What is required
Change each "shallow water" in the records to "still water" and copy everything else as is.

Records for processing

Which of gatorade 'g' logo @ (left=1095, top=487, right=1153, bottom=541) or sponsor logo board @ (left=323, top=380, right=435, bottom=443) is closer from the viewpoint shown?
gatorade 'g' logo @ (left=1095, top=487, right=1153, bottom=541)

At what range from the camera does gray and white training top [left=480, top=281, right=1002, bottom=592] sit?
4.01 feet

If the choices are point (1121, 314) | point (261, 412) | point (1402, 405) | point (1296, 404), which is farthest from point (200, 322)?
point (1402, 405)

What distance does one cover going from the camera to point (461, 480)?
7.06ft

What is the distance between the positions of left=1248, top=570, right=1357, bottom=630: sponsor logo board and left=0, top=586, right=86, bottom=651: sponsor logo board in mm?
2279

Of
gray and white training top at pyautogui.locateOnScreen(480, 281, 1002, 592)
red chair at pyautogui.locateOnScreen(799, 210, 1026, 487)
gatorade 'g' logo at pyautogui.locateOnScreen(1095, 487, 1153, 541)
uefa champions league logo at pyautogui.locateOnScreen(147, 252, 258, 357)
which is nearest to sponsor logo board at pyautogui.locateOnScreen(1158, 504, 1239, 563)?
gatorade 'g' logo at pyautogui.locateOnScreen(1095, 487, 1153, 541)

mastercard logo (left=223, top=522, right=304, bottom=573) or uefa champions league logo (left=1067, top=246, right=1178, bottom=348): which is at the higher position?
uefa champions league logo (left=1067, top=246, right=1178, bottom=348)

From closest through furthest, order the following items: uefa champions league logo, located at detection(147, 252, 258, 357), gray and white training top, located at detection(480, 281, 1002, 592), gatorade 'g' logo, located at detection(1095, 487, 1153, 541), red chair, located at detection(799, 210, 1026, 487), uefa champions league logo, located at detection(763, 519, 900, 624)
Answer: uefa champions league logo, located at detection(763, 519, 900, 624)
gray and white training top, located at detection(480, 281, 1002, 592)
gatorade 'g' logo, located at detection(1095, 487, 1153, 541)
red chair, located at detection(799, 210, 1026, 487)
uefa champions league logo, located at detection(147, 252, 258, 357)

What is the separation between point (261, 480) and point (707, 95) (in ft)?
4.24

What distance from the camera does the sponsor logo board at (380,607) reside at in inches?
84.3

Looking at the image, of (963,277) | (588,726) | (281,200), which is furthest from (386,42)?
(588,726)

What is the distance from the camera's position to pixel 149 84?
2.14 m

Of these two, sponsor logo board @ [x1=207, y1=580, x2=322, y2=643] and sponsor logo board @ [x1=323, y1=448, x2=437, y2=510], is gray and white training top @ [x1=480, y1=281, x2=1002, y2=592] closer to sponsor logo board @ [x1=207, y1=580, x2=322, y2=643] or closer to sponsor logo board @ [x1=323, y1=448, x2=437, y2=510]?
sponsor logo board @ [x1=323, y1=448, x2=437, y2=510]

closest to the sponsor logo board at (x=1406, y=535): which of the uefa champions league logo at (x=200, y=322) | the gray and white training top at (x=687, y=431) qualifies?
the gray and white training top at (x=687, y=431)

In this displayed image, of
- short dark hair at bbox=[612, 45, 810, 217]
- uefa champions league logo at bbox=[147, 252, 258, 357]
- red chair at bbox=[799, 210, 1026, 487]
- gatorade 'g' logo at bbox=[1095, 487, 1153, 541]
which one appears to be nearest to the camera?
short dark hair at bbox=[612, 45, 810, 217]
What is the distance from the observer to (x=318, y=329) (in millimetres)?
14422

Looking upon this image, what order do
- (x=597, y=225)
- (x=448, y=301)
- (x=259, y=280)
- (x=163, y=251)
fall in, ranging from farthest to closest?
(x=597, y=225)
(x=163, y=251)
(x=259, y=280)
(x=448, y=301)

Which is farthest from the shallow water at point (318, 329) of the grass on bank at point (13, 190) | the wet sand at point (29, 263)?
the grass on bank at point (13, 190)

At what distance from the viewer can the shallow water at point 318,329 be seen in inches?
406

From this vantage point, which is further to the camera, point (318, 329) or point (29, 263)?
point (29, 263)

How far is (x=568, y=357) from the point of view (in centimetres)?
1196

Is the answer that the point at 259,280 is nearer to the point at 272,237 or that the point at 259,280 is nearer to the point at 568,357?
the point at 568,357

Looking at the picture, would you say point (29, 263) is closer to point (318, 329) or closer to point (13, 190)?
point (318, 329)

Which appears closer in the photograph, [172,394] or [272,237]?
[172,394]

The reply
Which of gatorade 'g' logo @ (left=1095, top=487, right=1153, bottom=541) or sponsor logo board @ (left=323, top=380, right=435, bottom=443) is closer from the viewpoint shown?
gatorade 'g' logo @ (left=1095, top=487, right=1153, bottom=541)

At what range from the camera does gray and white training top [left=480, top=281, right=1002, bottom=592] sit?
4.01 feet

If the choices are point (1121, 314) | point (261, 412) | point (1402, 405) | point (1296, 404), which is farthest from point (200, 322)?
point (1402, 405)

What distance does one cover going from the camera to point (461, 480)?
7.06ft

What is the distance between the positions of left=1248, top=570, right=1357, bottom=630: sponsor logo board and left=0, top=586, right=86, bottom=651: sponsor logo board in mm?
2279

Of
gray and white training top at pyautogui.locateOnScreen(480, 281, 1002, 592)
red chair at pyautogui.locateOnScreen(799, 210, 1026, 487)
gatorade 'g' logo at pyautogui.locateOnScreen(1095, 487, 1153, 541)
uefa champions league logo at pyautogui.locateOnScreen(147, 252, 258, 357)
which is nearest to sponsor logo board at pyautogui.locateOnScreen(1158, 504, 1239, 563)?
gatorade 'g' logo at pyautogui.locateOnScreen(1095, 487, 1153, 541)

mastercard logo (left=223, top=522, right=304, bottom=573) or uefa champions league logo (left=1067, top=246, right=1178, bottom=348): which is at the higher position?
uefa champions league logo (left=1067, top=246, right=1178, bottom=348)

From closest through furthest, order the following items: uefa champions league logo, located at detection(147, 252, 258, 357), gray and white training top, located at detection(480, 281, 1002, 592), gatorade 'g' logo, located at detection(1095, 487, 1153, 541), red chair, located at detection(799, 210, 1026, 487), uefa champions league logo, located at detection(763, 519, 900, 624)
Answer: uefa champions league logo, located at detection(763, 519, 900, 624)
gray and white training top, located at detection(480, 281, 1002, 592)
gatorade 'g' logo, located at detection(1095, 487, 1153, 541)
red chair, located at detection(799, 210, 1026, 487)
uefa champions league logo, located at detection(147, 252, 258, 357)

What is the separation between point (261, 480) and point (707, 95) (in ft)?
4.24

What distance from the camera does the sponsor logo board at (380,607) reside at in inches?
84.3

Looking at the image, of (963,277) | (588,726) | (281,200), which is furthest from (386,42)?
(588,726)

What is the distance from the camera's position to pixel 149 84?
2.14 m

Of these two, sponsor logo board @ [x1=207, y1=580, x2=322, y2=643] and sponsor logo board @ [x1=323, y1=448, x2=437, y2=510], is gray and white training top @ [x1=480, y1=281, x2=1002, y2=592] closer to sponsor logo board @ [x1=207, y1=580, x2=322, y2=643] or closer to sponsor logo board @ [x1=323, y1=448, x2=437, y2=510]?
sponsor logo board @ [x1=323, y1=448, x2=437, y2=510]

closest to the sponsor logo board at (x=1406, y=535): which of the uefa champions league logo at (x=200, y=322) | the gray and white training top at (x=687, y=431) qualifies?
the gray and white training top at (x=687, y=431)

In this displayed image, of
- short dark hair at bbox=[612, 45, 810, 217]
- uefa champions league logo at bbox=[147, 252, 258, 357]
- red chair at bbox=[799, 210, 1026, 487]
- gatorade 'g' logo at bbox=[1095, 487, 1153, 541]
which one appears to be nearest to the camera?
short dark hair at bbox=[612, 45, 810, 217]
What is the distance from the observer to (x=318, y=329) (in millimetres)?
14422

Looking upon this image, what order do
- (x=597, y=225)
- (x=448, y=301)
- (x=259, y=280)
- (x=163, y=251)
fall in, ranging from farthest to closest?
(x=597, y=225)
(x=163, y=251)
(x=259, y=280)
(x=448, y=301)

Which is farthest from the still water at point (318, 329) of the grass on bank at point (13, 190) | the wet sand at point (29, 263)?
the grass on bank at point (13, 190)

At what distance from the viewer can the still water at point 318,329 be seen in inches?
406

From this vantage point, which is further to the camera, point (318, 329) or point (29, 263)?
point (29, 263)

How far is (x=568, y=357) from the point of view (in centimetres)?
1196

Is the answer that the point at 259,280 is nearer to the point at 272,237 or that the point at 259,280 is nearer to the point at 568,357?
the point at 568,357

Looking at the picture, would you say point (29, 263) is closer to point (318, 329) or closer to point (13, 190)?
point (318, 329)

Which appears closer in the photograph, [172,394] or [272,237]?
[172,394]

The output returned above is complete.